Growing community: The following screenshot shows the rising popularity and usage (as observed in the StackOverflow Survey 2017) for the most loved, dreaded, and wanted programming languages:
In addition, Go is backed by Google and has a large, growing ecosystem and numerous contributors to the language on GitHub, and great IDE support (IntelliJ, VSCode, Atom, GoGland) and debugging.
AWS Lambda is the first successful implementation of serverless computing or FaaS. It gives users freedom from managing servers, increases development velocity, decreases system complexity, and enables small business to go big with zero upfront infrastructure investment.
Go support for AWS Lambda provides significant cost-saving and performance benefits for those running their business on Lambda. So If you are looking for a modern, fast, safe, and easy language, Go is the one for you.

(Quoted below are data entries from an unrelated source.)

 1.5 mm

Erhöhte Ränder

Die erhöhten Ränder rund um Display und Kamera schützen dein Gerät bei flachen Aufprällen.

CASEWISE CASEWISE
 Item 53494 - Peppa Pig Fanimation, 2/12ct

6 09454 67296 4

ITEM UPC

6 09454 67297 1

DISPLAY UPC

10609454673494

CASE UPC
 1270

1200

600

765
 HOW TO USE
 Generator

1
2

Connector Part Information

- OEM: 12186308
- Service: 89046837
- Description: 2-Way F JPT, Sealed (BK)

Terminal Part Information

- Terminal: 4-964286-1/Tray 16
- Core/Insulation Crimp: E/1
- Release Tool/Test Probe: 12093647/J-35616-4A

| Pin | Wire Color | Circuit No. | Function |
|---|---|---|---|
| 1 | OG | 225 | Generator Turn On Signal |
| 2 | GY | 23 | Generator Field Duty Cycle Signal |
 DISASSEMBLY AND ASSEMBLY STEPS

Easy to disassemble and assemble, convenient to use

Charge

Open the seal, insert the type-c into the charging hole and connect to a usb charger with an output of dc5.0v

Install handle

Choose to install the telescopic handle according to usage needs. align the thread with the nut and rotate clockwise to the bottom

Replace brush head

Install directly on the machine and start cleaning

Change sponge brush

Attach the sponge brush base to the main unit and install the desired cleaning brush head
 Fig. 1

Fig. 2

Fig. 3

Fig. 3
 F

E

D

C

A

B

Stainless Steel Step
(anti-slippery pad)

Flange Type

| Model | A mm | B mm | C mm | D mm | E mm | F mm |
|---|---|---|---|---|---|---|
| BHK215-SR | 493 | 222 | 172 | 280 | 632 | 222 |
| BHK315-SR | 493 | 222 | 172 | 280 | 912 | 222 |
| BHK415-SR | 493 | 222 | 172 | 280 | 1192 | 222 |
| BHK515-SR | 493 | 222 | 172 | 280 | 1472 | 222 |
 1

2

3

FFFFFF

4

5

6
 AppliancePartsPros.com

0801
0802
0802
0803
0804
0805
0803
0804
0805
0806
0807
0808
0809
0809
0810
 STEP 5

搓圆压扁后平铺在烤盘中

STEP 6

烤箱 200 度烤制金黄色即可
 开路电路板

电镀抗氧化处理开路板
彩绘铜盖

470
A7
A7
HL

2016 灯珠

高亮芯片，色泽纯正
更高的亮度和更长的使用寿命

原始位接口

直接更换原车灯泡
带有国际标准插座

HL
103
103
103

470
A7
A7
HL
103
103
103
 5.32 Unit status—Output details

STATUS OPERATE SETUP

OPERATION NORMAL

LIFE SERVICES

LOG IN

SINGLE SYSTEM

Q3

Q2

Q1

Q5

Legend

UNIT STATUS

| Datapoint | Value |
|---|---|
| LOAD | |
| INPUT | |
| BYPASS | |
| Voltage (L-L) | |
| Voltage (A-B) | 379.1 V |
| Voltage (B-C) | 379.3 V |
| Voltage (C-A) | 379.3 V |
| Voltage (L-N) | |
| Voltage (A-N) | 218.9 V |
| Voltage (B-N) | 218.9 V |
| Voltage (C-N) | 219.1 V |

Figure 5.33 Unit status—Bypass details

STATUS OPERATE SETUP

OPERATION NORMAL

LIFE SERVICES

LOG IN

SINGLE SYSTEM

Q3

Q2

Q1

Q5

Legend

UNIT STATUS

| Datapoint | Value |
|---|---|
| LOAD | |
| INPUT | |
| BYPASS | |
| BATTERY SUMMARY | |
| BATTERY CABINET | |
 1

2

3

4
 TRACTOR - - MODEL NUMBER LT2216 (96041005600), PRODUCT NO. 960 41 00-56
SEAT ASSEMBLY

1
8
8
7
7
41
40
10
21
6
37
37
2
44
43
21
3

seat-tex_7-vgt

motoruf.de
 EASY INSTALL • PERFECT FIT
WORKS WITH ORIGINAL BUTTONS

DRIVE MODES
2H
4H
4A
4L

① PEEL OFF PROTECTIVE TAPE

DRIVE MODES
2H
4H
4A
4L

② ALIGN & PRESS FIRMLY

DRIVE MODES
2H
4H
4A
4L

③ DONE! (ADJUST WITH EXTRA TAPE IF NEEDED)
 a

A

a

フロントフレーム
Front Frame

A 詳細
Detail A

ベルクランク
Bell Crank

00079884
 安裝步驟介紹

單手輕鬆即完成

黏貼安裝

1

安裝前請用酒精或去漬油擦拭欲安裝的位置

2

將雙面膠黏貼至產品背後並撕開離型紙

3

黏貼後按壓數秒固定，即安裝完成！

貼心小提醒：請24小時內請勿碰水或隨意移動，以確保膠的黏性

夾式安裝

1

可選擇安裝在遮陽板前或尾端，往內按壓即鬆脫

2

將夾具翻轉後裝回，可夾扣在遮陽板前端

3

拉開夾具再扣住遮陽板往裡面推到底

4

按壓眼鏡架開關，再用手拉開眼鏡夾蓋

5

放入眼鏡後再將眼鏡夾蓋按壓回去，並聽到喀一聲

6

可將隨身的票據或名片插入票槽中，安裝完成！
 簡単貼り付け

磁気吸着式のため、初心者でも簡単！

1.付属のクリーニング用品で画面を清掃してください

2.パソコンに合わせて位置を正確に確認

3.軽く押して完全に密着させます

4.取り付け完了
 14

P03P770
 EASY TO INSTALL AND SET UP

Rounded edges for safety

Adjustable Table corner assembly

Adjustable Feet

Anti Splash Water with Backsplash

In the next chapter, you will get started with AWS Lambda Console and set up your Golang development environment.
- What are the advantages of using the serverless approach?
- What makes Lambda a time-saving approach?
- How does serverless architecture enable microservices?
- What is the maximum time limit for an AWS Lambda function
- Which of the following are supported event-sources for AWS Lambda?
- Amazon Kinesis Data Streams
- Amazon RDS
- AWS CodeCommit
- AWS CloudFormation
- Explain what a goroutine is in Go. How can you stop goroutines?
- What's Lambda@Edge in AWS?
- What's the difference between Function as a Service and Platform as a Service?
- What's an AWS Lambda cold start?
- Can AWS Lambda functions be stateless or stateful?